La totalizzazione dei contributi è una procedura utile per chi ha svolto diverse tipologie di attività lavorativa nel corso della propria vita e vuole sommare i periodi contributivi versati a diverse gestioni previdenziali. Questo permette di raggiungere più velocemente i requisiti per andare in pensione, senza dover sostenere costi elevati come nel caso della ricongiunzione.
Possono richiedere la totalizzazione tutti i lavoratori, indipendentemente dal tipo di contratto.

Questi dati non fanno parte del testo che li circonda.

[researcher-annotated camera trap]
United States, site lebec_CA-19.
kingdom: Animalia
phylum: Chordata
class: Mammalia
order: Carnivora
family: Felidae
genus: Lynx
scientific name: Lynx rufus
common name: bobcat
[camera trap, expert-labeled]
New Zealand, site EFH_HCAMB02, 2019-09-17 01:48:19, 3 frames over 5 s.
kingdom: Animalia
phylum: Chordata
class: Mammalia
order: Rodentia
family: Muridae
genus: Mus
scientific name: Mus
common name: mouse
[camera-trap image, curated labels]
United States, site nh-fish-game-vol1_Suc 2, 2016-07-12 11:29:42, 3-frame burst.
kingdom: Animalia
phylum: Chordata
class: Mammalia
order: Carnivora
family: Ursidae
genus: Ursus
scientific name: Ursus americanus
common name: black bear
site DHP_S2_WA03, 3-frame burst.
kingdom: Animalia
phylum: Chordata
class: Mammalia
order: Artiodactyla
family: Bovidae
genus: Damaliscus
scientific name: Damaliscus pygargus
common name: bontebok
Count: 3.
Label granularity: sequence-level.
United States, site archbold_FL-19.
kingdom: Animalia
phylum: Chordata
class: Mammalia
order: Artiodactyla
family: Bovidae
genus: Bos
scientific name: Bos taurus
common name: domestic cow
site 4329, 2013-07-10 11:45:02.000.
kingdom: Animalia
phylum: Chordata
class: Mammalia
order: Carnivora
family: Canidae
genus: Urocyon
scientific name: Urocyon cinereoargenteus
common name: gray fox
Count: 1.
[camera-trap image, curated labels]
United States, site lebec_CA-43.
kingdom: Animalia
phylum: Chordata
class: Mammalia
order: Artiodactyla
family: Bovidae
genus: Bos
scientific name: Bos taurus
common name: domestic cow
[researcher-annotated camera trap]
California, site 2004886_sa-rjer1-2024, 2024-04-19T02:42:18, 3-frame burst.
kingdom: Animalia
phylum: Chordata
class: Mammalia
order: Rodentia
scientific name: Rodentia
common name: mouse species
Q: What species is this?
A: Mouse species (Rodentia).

Sia i dipendenti pubblici e privati, sia i lavoratori autonomi e i liberi professionisti possono infatti beneficiarne. Una differenza importante rispetto ad altri strumenti previdenziali è che la totalizzazione è accessibile anche a chi ha svolto attività parasubordinata, come collaboratori coordinati e continuativi (i cosiddetti co.co.co.), lavoratori a progetto o iscritti alla “gestione separata” dell’INPS.
Questo aspetto la rende particolarmente vantaggiosa per chi ha avuto un percorso lavorativo frammentato o misto, magari alternando periodi di lavoro dipendente a collaborazioni occasionali o libere professioni. Richiedere la totalizzazione non significa infatti solo sommare gli anni di contributi, ma anche ottenere una pensione calcolata su una base più solida e completa.
La domanda può essere presentata all’INPS in qualsiasi momento, anche prima del raggiungimento dell’età pensionabile, ed è particolarmente consigliata a chi manca poco ai requisiti per la pensione. È sempre utile, però, consultare un patronato o un consulente esperto per valutare caso per caso la soluzione più conveniente.